Prognostic Factors for Acute Myeloid Leukemia in First Complete Remission
Good-Risk Acute Myeloid Leukemia
In general, the 15% to 20% of AML patients with core binding factor (CBF) leukemia—t(8;21) (q22;q22) and inv(16)(p13.q22)—are considered to have good-risk disease, with a long-term disease-free survival of approximately 50% to 60% after consolidation chemotherapy, and allogeneic HSCT is not routinely recommended for patients achieving CR1. However, retrospective studies have identified activating mutations in C-KIT (mKIT)—a member of the type III receptor tyrosine kinase family—at exon 17 (mKIT 17) or exon 8 (mKIT 8) in approximately 30% of CBF AMLs, in particular AML with t(8;21), that are associated with increased relapse incidence and likely poorer survival, especially if higher mutant KIT levels are present. Consensus opinions differ on the implications: ELN guidelines suggest that occurrence of a KIT mutation should not assign a patient to a different risk category; rather, patients should be monitored for MRD, whose absence can abrogate the effect of KIT . 2019 guidelines of the US National Comprehensive Cancer Network (NCCN) in contrast highlight considering them for clinical trials targeting the molecular abnormality, or for referral to allogeneic transplantation.
Intermediate-Risk Acute Myeloid Leukemia
The intermediate-risk cytogenetic group is heterogeneous and includes cytogenetically normal disease as well as those with karyotypic abnormalities not meeting criteria for good- or poor-risk AML. It previously constituted the largest risk category, accounting for approximately 40% to 50% of adult AML patients less than 60 years of age, but more recently with the refinement of molecular risk predictors, this category has shrunk. Long-term disease-free survival of approximately 40% to 45% is anticipated after consolidation chemotherapy in intermediate-risk AML. However, identification of mutations with prognostic importance such as mutant FLT3 internal tandem duplication (FLT3-ITD), NPM1, and CEBPA (CCAAT/enhancer-binding protein-α) have further individualized treatment decision-making, including allogeneic transplantation.
Over the past decade, “normal” karyotype AML (NK-AML, the largest category within intermediate-risk AML) has been documented to encompass molecular abnormalities with divergent risk. The presence of an isolated NPM1 or biallelic CEBPA mutation improves disease prognosis to slightly below that of AML with CBF translocations, placing them in the favorable-risk category, and most investigators do not offer HSCT in first remission. The favorable impact of NPM1 mutations appears to persist albeit to a lesser extent in older patients, and allogeneic HSCT may be a consideration in older AML. In contrast, patients with an isolated FLT3-ITD mutation and NK-AML have outcomes similar to those with poor-risk karyotype. In a report evaluating the 2010 ELN risk classification in a large cohort of patients, for those in the “intermediate I” risk group (includes all patients with NK-AML with FLT3 abnormalities and those lacking both FLT3 and NPM1 mutations), relapse-free survival (RFS) was improved with allogeneic HSCT (94 vs. 7.9 months without allogeneic HSCT).
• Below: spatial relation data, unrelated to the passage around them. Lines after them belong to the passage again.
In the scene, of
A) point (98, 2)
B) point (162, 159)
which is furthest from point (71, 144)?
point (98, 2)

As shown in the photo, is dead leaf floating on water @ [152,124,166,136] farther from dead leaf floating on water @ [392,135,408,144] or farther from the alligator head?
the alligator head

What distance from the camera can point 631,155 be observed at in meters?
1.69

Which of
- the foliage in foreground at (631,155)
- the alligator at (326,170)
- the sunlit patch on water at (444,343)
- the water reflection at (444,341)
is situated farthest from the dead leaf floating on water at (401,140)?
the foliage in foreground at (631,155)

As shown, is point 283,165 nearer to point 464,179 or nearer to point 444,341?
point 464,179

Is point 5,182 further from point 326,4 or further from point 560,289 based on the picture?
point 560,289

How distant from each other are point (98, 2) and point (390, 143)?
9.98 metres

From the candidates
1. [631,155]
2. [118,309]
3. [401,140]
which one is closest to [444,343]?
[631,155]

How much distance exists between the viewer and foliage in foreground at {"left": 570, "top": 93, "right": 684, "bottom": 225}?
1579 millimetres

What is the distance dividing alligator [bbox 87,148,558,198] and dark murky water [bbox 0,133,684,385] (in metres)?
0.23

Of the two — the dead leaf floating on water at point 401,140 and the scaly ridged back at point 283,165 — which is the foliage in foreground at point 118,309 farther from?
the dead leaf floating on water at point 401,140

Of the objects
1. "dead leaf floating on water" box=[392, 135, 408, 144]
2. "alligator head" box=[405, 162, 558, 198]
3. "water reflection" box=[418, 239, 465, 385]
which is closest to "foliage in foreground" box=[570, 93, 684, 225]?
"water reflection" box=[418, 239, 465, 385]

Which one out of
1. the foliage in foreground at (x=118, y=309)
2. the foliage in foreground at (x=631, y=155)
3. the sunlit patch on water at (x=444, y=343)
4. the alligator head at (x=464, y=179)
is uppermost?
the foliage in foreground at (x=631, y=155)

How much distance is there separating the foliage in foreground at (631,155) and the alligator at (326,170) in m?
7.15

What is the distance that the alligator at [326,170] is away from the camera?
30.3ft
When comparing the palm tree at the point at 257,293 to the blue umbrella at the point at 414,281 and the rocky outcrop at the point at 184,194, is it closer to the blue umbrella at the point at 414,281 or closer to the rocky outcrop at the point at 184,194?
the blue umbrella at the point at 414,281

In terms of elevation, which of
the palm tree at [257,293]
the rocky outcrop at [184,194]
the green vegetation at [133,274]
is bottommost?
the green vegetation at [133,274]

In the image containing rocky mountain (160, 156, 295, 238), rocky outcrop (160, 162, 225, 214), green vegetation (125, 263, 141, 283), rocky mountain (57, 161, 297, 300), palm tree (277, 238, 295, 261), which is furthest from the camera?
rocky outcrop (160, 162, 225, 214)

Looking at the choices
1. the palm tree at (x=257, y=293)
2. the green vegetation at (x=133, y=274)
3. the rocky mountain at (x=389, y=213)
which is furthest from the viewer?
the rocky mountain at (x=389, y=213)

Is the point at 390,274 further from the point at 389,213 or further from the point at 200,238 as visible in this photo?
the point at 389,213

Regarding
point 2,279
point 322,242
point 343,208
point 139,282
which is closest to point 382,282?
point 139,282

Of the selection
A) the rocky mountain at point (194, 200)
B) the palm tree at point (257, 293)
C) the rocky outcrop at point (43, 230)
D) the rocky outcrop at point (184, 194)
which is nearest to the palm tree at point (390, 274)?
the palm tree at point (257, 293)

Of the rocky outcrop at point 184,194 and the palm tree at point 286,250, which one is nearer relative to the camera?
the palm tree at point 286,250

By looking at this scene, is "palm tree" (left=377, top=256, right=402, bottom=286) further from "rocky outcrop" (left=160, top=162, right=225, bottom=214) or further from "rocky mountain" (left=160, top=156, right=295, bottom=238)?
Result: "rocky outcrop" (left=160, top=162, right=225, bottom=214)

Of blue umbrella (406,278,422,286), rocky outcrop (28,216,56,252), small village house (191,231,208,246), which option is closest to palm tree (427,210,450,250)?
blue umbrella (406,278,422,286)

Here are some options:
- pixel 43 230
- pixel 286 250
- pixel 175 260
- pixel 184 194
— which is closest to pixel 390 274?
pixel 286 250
Although the better-prognosis subgroup within NK-AML may not benefit from early allogeneic transplantation, HSCT appears to be the preferred post-remission therapy for other intermediate-risk AML patients at higher risk for relapse, including those lacking favorable gene mutations like NPM1 without FLT3-ITD, or double mutant CEBPA. However, the dissection of disease complexity requires detailed analysis to identify optimal therapy. For instance, Dohner et al. validated the 2017 NPM1/FLT3-ITD ELN AML risk classification, documenting that allogeneic HSCT benefit is restricted to patients in the “adverse-risk” group (NPM1 wt /FLT3-ITD high ; NPM1 mut /FLT3-ITD high with high-risk molecular mutations (RUNX1 , ASXL1 , TP53) ; and NPM1 wt /FLT3-ITD low AML with high-risk molecular markers and/or adverse-karyotype). For the “intermediate-risk” group (NPM1 mut /FLT3-ITD high ; and NPM1 wt /FLT3-ITD low , both without adverse-risk karyotype), allogeneic HSCT benefit was restricted to patients who did not receive midostaurin-based treatment on the CALGB 10603/RATIFY trial. Of note, this finding is relevant to AML patients aged 18 to 60 years and requires validation in independent datasets prior to its routine incorporation in clinical decision making. Further, extrapolation to patients aged above 60 years is not warranted, given their overall worse disease outcomes.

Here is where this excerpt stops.